SET OF TASKS:
A) In the text on retrieval-augmented generation, what two stages make up RAG at inference time?
B) In the text on retrieval-augmented generation, rewrite the part that opens with the words containing "The Core Idea" and closes with "before it responds.", replacing "knowledge base" with "document collection".
C) In the text on retrieval-augmented generation, list every sentence that the Python code places in its small document store.

TextLayer

Language models are trained on a snapshot of the world. Once training ends, their knowledge freezes. Ask GPT-4 about something that happened last month, or ask it about a private internal document it's never seen, and it'll either hallucinate or admit it doesn't know. Retrieval-Augmented Generation — RAG — is the most practical solution to this problem. Instead of baking all knowledge into model weights, RAG lets a model look things up before answering.

The Core Idea

RAG is made up of two stages that happen at inference time (when a user sends a query): retrieve, then generate. When a user asks a question, the system first searches a knowledge base for relevant context, then passes that context alongside the original question into the LLM. The model isn't guessing anymore — it's reading before it responds.

This might sound simple, and conceptually it is. The complexity lives in the retrieval step.

From Documents to Vectors

To search a knowledge base semantically — meaning you find relevant content, not just keyword matches — you need to convert text into vectors. A vector is just an array of numbers that represents the meaning of a piece of text in high-dimensional space. Similar content ends up with similar vectors.

The process works like this: you take your source documents, split them into chunks, run each chunk through an embedding model, and store the resulting vectors in a vector database. At query time, you embed the user's question using the same model, then search the database for the chunks whose vectors are closest to the query vector.

Python

from openai import OpenAI
import numpy as np

client = OpenAI()

def embed(text: str) -> list[float]:
    response = client.embeddings.create(
        model="text-embedding-3-small",
        input=text
    )
    return response.data[0].embedding

def cosine_similarity(a: list[float], b: list[float]) -> float:
    a, b = np.array(a), np.array(b)
    return np.dot(a, b) / (np.linalg.norm(a) * np.linalg.norm(b))

# Embed a small document store
docs = [
    "RAG stands for Retrieval-Augmented Generation.",
    "Vector databases store embeddings for fast similarity search.",
    "LLMs generate text based on a prompt."
]
doc_embeddings = [embed(doc) for doc in docs]

# Query
query = "What does RAG stand for?"
query_embedding = embed(query)

# Find most relevant doc
scores = [cosine_similarity(query_embedding, d) for d in doc_embeddings]
best_match = docs[np.argmax(scores)]
print(f"Most relevant: {best_match}")

DATASET ENTRIES:
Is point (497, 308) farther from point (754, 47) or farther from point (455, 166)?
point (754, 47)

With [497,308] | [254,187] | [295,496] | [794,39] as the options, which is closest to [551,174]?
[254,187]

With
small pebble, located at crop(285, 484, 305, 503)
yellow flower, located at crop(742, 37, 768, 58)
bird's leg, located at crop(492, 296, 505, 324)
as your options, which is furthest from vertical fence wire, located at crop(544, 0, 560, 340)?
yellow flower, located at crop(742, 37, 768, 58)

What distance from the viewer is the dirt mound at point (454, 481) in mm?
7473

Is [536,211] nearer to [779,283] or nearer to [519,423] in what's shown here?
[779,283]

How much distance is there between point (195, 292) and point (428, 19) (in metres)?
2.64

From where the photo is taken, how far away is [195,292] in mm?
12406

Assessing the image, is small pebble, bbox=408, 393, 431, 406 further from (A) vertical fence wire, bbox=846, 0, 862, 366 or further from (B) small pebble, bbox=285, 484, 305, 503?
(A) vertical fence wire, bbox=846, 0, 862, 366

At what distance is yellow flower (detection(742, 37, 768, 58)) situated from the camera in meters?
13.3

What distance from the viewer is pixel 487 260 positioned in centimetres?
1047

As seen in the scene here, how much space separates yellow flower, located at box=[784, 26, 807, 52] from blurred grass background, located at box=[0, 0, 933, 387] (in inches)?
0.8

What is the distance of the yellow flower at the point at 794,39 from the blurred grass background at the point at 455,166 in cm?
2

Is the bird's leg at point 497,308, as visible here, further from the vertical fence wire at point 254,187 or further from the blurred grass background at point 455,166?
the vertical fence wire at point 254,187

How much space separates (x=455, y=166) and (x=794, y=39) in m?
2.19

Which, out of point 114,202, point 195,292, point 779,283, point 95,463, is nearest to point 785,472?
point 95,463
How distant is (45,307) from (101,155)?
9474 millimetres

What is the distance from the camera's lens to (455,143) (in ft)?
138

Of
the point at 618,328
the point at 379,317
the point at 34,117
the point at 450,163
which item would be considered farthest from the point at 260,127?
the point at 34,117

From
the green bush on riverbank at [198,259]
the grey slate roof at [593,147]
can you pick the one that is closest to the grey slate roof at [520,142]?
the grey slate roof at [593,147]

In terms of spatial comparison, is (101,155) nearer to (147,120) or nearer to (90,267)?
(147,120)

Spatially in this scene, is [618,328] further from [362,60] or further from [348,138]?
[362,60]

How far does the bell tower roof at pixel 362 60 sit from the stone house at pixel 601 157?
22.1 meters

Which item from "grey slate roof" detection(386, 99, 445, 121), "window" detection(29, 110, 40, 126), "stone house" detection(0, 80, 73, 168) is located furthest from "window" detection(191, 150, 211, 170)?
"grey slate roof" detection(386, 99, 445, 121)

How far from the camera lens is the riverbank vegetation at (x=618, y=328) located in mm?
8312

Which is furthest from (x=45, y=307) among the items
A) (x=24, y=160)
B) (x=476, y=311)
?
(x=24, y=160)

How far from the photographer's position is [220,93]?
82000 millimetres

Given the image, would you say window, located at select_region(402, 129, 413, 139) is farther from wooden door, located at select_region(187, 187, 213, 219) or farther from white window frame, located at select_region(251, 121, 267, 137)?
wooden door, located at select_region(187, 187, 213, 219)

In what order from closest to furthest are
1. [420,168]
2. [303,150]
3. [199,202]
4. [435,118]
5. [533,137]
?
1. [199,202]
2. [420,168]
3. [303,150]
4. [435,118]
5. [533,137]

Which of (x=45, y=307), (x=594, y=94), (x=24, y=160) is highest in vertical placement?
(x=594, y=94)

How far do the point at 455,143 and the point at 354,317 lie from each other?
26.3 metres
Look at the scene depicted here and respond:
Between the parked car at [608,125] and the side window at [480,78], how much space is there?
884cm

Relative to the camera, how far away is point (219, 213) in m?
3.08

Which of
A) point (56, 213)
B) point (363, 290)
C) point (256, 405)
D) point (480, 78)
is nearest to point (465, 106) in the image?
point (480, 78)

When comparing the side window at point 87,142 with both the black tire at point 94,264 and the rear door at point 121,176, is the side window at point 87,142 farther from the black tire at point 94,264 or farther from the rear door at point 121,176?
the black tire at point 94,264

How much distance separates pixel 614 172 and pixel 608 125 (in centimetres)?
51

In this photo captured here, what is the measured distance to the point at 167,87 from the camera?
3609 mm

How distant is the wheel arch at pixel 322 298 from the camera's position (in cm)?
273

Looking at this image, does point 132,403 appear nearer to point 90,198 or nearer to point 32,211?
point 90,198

OUTPUTS BY TASK:
A) Retrieve, then generate.

B)
The Core Idea

RAG is made up of two stages that happen at inference time (when a user sends a query): retrieve, then generate. When a user asks a question, the system first searches a document collection for relevant context, then passes that context alongside the original question into the LLM. The model isn't guessing anymore — it's reading before it responds.

C)
- RAG stands for Retrieval-Augmented Generation.
- Vector databases store embeddings for fast similarity search.
- LLMs generate text based on a prompt.